■ What to do ■
List every line of the entries below that contains the word "does", matching case exactly.

[start of Input for this task]

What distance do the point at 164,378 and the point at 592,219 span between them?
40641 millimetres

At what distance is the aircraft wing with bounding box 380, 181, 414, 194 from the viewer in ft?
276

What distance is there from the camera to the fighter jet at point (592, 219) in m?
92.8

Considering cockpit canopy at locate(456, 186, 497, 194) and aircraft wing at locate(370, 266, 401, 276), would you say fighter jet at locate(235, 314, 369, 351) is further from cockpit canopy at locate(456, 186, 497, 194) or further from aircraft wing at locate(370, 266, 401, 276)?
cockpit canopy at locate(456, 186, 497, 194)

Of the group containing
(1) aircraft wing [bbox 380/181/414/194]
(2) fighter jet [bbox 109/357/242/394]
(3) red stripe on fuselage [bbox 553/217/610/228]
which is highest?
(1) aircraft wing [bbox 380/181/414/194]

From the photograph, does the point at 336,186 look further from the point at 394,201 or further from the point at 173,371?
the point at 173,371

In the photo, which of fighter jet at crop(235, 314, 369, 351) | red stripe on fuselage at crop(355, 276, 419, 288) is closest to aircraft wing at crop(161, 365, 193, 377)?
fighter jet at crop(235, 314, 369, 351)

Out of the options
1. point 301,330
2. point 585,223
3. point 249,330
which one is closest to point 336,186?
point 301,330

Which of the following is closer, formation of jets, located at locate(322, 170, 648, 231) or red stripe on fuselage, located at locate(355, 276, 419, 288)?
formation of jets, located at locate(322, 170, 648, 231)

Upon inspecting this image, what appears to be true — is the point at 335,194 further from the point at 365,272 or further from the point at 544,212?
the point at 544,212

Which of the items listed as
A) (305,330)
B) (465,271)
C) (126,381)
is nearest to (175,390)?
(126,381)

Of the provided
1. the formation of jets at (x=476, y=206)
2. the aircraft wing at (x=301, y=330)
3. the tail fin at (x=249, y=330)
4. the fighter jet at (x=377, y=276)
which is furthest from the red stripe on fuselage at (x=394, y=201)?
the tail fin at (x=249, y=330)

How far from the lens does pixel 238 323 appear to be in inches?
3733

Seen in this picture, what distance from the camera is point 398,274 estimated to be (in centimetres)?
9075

[end of Input for this task]

■ Output of the task ■
From the photograph, does the point at 336,186 look further from the point at 394,201 or further from the point at 173,371?
How far from the lens does pixel 238 323 appear to be in inches?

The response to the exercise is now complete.